PLNT4610/PLNT7690 BIOINFORMATICS

Assignment 4

Genome Assembly

This assignment is worth 20% of the course grade.

Due: December 9, 2024

Goal: To test how low coverage of a genome affects the quality of a genome assembly.

Rationale

The purpose of this assignment is to learn the steps of assembling a small eukaryotic genome, and some of the conditions affecting the quality of the assembly. Because of limited disk space for student accounts, we don't have the luxury of using the complete set of sequencing reads. Therefore, this assignment will create files containing a subset of data from the published read set, and attempt to assemble the genome using this smaller dataset.

The procedures for assembling a genome are described in the Genome Assembly tutorial. In the original tutorial, a dataset using 5% of the published reads was used to demonstrate the process. In this assignment, you will create a larger dataset, representing 10% of the total reads, to see if better coverage of the genome will result in a better assembly.

Main steps:

1. Create a sample set of sequencing reads.
2. Assemble R. diobovatum genome as described in the Genome Assembly tutorial, replacing the data used in the tutorial with your own dataset.
3. Discuss your results, in comparison to the data from the original tutorial.

This assignment will be done using the Biolegato application blreads. You can get an idea of how blreads works in the YouTube video

BIRCH - Desktop Bioinformatics (long version). The section on blreads begins at 8:53 in the video.

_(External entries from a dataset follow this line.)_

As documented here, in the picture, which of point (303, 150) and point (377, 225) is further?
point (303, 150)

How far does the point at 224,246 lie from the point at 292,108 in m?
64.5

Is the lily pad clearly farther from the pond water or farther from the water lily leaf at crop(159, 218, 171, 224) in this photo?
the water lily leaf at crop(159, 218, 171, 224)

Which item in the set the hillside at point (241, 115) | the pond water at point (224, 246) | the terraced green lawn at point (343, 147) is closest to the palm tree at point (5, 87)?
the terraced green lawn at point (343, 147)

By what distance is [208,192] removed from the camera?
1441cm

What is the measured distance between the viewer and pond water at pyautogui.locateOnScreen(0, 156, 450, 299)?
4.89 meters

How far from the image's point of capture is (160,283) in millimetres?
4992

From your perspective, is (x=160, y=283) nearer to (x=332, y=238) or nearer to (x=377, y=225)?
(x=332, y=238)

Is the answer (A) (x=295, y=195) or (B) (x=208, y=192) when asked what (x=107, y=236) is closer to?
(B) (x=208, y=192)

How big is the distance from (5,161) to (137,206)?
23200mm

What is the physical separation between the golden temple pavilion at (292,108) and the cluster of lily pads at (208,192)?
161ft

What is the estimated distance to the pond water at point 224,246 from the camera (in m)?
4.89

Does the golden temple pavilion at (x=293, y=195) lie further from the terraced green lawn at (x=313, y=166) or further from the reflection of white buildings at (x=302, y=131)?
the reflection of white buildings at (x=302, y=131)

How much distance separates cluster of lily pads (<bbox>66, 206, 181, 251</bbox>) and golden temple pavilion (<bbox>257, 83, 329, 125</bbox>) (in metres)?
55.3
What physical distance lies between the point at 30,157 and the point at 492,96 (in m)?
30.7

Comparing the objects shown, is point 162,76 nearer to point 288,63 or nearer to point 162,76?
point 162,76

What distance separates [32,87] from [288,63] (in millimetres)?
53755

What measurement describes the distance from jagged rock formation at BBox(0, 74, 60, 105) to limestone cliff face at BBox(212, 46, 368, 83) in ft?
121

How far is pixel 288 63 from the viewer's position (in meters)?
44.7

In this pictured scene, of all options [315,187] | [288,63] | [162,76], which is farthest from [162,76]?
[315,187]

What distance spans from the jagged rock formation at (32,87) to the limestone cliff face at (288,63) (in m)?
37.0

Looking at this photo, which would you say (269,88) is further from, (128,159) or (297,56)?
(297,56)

0. Complete the Genome Assembly tutorial

Make sure to read the introductory page at the beginning of the tutorial. In particular, note that as the assembly progresses, the results of each step appear in a new directory, with naming to indicate the steps that produced the files in that directory.

Because the assembly process is fairly complex, first run through the tutorial using the data from the tutorial. Student accounts are limited to 1 Gb of disk space. However, students may claim an extra 5 Gb of space as described in the tutorial on Obtaining Extra Disk Space. Do the tutorial in /local/workspace01/tutorials.

After completing the Genome Assembly tutorial, you should be ready for the next steps.

1. (3 points) Create a sample dataset of sequencing reads.

Note: To avoid running out of disk space in your /local/workspace01 directory, it is okay to delete the genome_assembly directory from the Genome Assembly Tutorial. You will need about 3 Gb to complete
this assignment. Check your disk quota in the directory you plan to work in using 'quota -v'.

Assuming that you previously obtained your extra diskspace, create a directory for Assignment 4 as follows:

Go to your as4 directory, and then type

mkdir /local/workspace01/userid/assembly
chmod a+x /local/workspace01/userid
ln -s /local/workspace01/userid/assemblychmod a+rx /local/workspace01/userid/assembly
You will now have in your as4 directory a symbolic link called assembly. For this assignment, the report should be in the as4 directory, but all steps in the genome assembly process will be done in the assembly directory.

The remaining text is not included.